* BEGIN INPUT RECORDS *
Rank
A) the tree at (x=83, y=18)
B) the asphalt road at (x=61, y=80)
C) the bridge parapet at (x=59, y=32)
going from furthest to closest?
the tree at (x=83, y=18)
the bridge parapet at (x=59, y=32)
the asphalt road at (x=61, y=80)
* END INPUT RECORDS *
### [TASK REQUIREMENTS]
Please rewrite the items above, changing "closest" to "nearest" and leaving everything else as it is.

### [WRITTEN SOLUTION]
Rank
A) the tree at (x=83, y=18)
B) the asphalt road at (x=61, y=80)
C) the bridge parapet at (x=59, y=32)
going from furthest to nearest?
the tree at (x=83, y=18)
the bridge parapet at (x=59, y=32)
the asphalt road at (x=61, y=80)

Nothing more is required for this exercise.